Extracted records:
^^^^^^^^
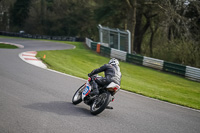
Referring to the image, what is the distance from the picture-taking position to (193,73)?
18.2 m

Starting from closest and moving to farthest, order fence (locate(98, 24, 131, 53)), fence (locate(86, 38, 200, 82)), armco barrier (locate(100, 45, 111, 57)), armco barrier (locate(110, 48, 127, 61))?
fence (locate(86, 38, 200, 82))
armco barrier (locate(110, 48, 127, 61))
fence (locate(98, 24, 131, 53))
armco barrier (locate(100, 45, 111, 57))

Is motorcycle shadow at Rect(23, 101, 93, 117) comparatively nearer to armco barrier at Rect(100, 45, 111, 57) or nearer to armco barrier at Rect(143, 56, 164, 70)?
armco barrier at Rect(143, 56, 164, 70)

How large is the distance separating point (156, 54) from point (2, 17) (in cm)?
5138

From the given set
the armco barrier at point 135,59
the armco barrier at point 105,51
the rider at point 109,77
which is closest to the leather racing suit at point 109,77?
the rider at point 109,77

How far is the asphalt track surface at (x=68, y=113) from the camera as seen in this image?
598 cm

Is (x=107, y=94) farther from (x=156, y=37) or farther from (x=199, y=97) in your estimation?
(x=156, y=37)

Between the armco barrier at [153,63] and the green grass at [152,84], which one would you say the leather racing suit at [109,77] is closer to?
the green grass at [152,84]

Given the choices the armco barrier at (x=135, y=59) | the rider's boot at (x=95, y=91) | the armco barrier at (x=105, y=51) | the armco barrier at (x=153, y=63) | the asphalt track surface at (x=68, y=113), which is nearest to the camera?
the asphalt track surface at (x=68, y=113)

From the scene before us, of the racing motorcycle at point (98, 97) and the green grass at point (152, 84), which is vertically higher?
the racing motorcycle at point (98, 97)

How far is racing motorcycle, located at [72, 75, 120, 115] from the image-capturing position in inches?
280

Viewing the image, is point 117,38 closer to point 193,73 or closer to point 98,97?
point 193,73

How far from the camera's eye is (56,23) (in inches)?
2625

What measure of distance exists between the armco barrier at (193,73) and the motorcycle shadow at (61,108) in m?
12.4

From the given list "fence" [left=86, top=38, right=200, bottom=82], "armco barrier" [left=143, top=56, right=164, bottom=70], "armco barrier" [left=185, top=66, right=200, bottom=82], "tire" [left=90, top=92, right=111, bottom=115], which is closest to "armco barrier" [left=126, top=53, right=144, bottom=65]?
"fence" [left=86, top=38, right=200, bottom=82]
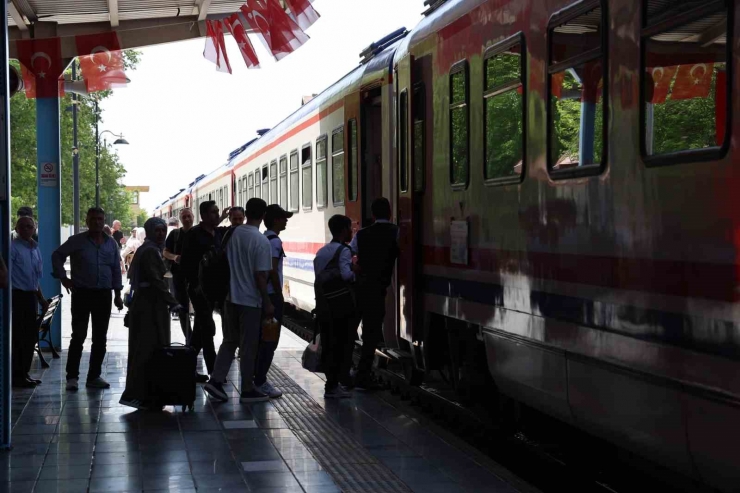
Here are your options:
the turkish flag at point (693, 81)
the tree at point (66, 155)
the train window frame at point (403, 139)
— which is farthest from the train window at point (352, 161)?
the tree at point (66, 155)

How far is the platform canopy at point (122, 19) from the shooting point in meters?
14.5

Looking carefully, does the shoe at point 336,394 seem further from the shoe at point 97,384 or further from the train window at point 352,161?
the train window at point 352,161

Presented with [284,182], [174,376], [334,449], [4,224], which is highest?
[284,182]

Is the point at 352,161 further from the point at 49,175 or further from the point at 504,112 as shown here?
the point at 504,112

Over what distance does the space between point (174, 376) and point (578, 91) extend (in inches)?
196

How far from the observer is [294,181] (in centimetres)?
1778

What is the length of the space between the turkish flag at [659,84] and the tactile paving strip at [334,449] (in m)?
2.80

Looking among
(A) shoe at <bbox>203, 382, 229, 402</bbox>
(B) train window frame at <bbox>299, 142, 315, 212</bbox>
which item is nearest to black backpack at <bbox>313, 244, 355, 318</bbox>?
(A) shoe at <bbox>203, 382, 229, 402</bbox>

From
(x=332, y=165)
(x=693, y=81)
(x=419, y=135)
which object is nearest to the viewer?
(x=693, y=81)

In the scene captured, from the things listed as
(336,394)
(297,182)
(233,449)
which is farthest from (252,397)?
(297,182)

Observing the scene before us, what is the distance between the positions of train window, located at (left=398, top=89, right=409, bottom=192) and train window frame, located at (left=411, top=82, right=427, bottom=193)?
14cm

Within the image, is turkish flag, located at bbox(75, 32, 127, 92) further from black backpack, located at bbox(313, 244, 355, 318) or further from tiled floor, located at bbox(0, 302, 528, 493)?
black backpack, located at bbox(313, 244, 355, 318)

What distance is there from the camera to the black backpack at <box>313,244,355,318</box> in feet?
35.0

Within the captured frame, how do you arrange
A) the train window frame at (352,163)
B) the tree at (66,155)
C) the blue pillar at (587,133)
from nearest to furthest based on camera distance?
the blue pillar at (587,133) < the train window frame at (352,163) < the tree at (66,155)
^^^^^^^^
■ Your task: Reproduce the material above in full, exactly, with no images.

■ Response to the task:
Referring to the image, what is the distance from the picture-taking position to (193,73)?
18.2 m

Starting from closest and moving to farthest, order fence (locate(98, 24, 131, 53)), fence (locate(86, 38, 200, 82)), armco barrier (locate(100, 45, 111, 57)), armco barrier (locate(110, 48, 127, 61))?
fence (locate(86, 38, 200, 82))
armco barrier (locate(110, 48, 127, 61))
fence (locate(98, 24, 131, 53))
armco barrier (locate(100, 45, 111, 57))

Is motorcycle shadow at Rect(23, 101, 93, 117) comparatively nearer to armco barrier at Rect(100, 45, 111, 57) or nearer to armco barrier at Rect(143, 56, 164, 70)?
armco barrier at Rect(143, 56, 164, 70)

How large is the distance separating point (156, 54) from point (2, 17) (in cm)?
5138

From the given set
the armco barrier at point 135,59
the armco barrier at point 105,51
the rider at point 109,77
which is closest to the leather racing suit at point 109,77?
the rider at point 109,77

How far is the asphalt track surface at (x=68, y=113) from the camera as seen in this image?
598 cm

Is (x=107, y=94) farther from (x=156, y=37) or farther from (x=199, y=97) in your estimation?
(x=156, y=37)

Between the armco barrier at [153,63] and the green grass at [152,84], which one would you say the leather racing suit at [109,77] is closer to?
the green grass at [152,84]

Given the choices the armco barrier at (x=135, y=59) | the rider's boot at (x=95, y=91) | the armco barrier at (x=105, y=51) | the armco barrier at (x=153, y=63) | the asphalt track surface at (x=68, y=113), which is nearest to the camera?
the asphalt track surface at (x=68, y=113)

From the scene before us, of the racing motorcycle at point (98, 97) and the green grass at point (152, 84), which is vertically higher?
the racing motorcycle at point (98, 97)

How far is racing motorcycle, located at [72, 75, 120, 115] from the image-capturing position in inches?
280

Viewing the image, is point 117,38 closer to point 193,73 or closer to point 98,97?
point 193,73

How far from the camera's eye is (56,23) (in inches)?
2625

What measure of distance exists between the armco barrier at (193,73) and the motorcycle shadow at (61,108) in m?
12.4

From the given list "fence" [left=86, top=38, right=200, bottom=82], "armco barrier" [left=143, top=56, right=164, bottom=70], "armco barrier" [left=185, top=66, right=200, bottom=82], "tire" [left=90, top=92, right=111, bottom=115], which is closest to "armco barrier" [left=126, top=53, right=144, bottom=65]?
"fence" [left=86, top=38, right=200, bottom=82]
Here are your options:
the turkish flag at point (693, 81)
the tree at point (66, 155)
the train window frame at point (403, 139)
— which is farthest from the train window at point (352, 161)?
the tree at point (66, 155)

How far is the platform canopy at point (122, 19) from the shooting point in meters?
14.5

Looking carefully, does the shoe at point 336,394 seem further from the shoe at point 97,384 or further from the train window at point 352,161?
the train window at point 352,161

Presented with [284,182], [174,376], [334,449], [4,224], which is highest?
[284,182]

Is the point at 352,161 further from the point at 49,175 or further from the point at 504,112 as shown here?
the point at 504,112

Over what distance does the space between point (174, 376) and point (578, 91) extend (in inches)?
196

How far from the observer is [294,181] (in centimetres)?
1778

What is the length of the space between the turkish flag at [659,84] and the tactile paving strip at [334,449] (in m)?
2.80

Looking among
(A) shoe at <bbox>203, 382, 229, 402</bbox>
(B) train window frame at <bbox>299, 142, 315, 212</bbox>
which item is nearest to black backpack at <bbox>313, 244, 355, 318</bbox>?
(A) shoe at <bbox>203, 382, 229, 402</bbox>

From
(x=332, y=165)
(x=693, y=81)
(x=419, y=135)
which object is nearest to the viewer?
(x=693, y=81)

In the scene captured, from the things listed as
(336,394)
(297,182)
(233,449)
which is farthest from (252,397)?
(297,182)

Observing the scene before us, what is the distance between the positions of train window, located at (left=398, top=89, right=409, bottom=192) and train window frame, located at (left=411, top=82, right=427, bottom=193)?
14cm

Within the image, is turkish flag, located at bbox(75, 32, 127, 92) further from black backpack, located at bbox(313, 244, 355, 318) or further from tiled floor, located at bbox(0, 302, 528, 493)?
black backpack, located at bbox(313, 244, 355, 318)

What distance is there from the camera to the black backpack at <box>313,244,355,318</box> in feet?
35.0

Within the captured frame, how do you arrange
A) the train window frame at (352,163)
B) the tree at (66,155)
C) the blue pillar at (587,133)
from nearest to furthest based on camera distance?
the blue pillar at (587,133) < the train window frame at (352,163) < the tree at (66,155)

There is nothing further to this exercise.